▶ ЗАДАНИЯ
- 1) Ответьте на вопросы по отрывку о балетной школе:
(а) Чего девочка хотела больше всего на свете?
(б) За какой срок ей предстояло выработать недостающие данные?
(в) Кто оказался человеком, поверившим в нее?
- 2) Выпишите из отрывка о балетной школе фрагмент, начиная со слов «Анастасия Волочкова - История» и заканчивая словами «течение года занятий.», ничего в нем не меняя.

▶ ОТРЫВОК ИЗ ТЕКСТА

* * * *

Анастасия Волочкова - История русской балерины
Конечно, эти слова больше напоминали мольбу и обращены были скорее к никому не видимой фее, к сказочному персонажу, который может сотворить волшебство в жизни. Я считала, что будет совершенной и окончательной несправедливостью, если меня не примут в балетную школу, – ведь я хочу этого больше всего на свете! И произошло чудо. Музыка отзвучала, я остановилась и услышала голос моего спасителя: «Давайте пересмотрим вопрос о возможности обучения этой девочки, давайте позволим ей учиться, мне кажется, в ней что-то есть». Так мне был дан шанс! Пусть очень-очень маленький, но все же…
Мне было позволено доказать самой себе, что все данные, которых у меня не оказалось, я смогу выработать и проявить в течение года занятий.
Человеком, поверившим в меня, оказался художественный руководитель Вагановского училища, прославленный танцовщик Константин Михайлович Сергеев.

* * * *

▶ ВЫДЕРЖКА ИЗ ДАННЫХ
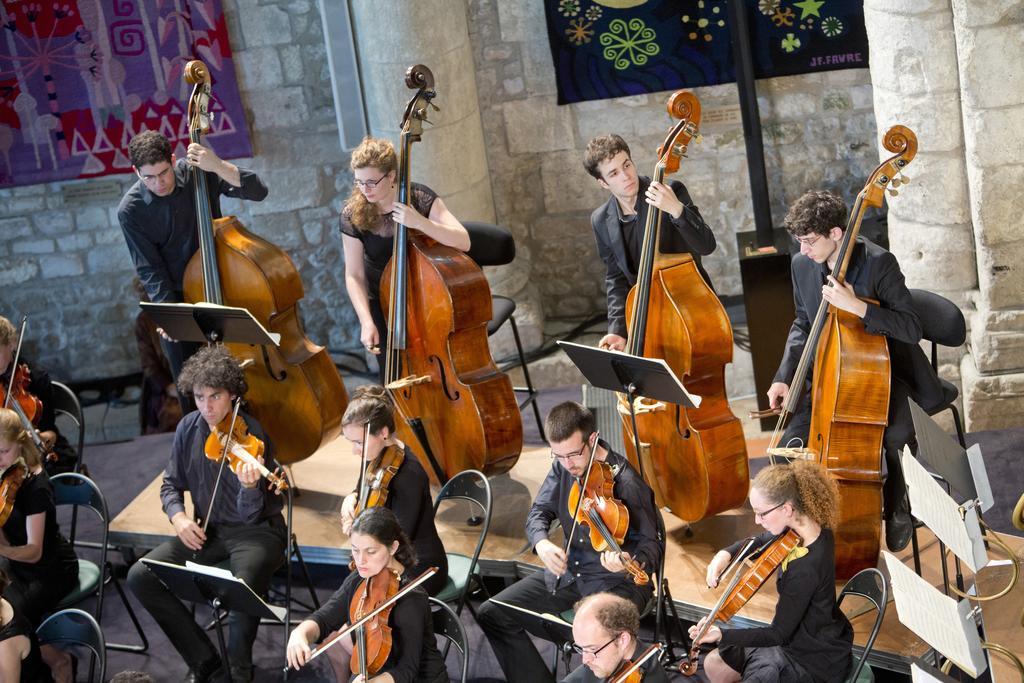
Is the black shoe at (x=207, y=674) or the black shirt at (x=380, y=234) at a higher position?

* * * *

▶ ОТВЕТЫ ПО ЗАДАНИЯМ
- 1)
(а) Быть принятой в балетную школу.
(б) В течение года занятий.
(в) Константин Михайлович Сергеев, художественный руководитель Вагановского училища и прославленный танцовщик.

- 2)
Анастасия Волочкова - История русской балерины
Конечно, эти слова больше напоминали мольбу и обращены были скорее к никому не видимой фее, к сказочному персонажу, который может сотворить волшебство в жизни. Я считала, что будет совершенной и окончательной несправедливостью, если меня не примут в балетную школу, – ведь я хочу этого больше всего на свете! И произошло чудо. Музыка отзвучала, я остановилась и услышала голос моего спасителя: «Давайте пересмотрим вопрос о возможности обучения этой девочки, давайте позволим ей учиться, мне кажется, в ней что-то есть». Так мне был дан шанс! Пусть очень-очень маленький, но все же…
Мне было позволено доказать самой себе, что все данные, которых у меня не оказалось, я смогу выработать и проявить в течение года занятий.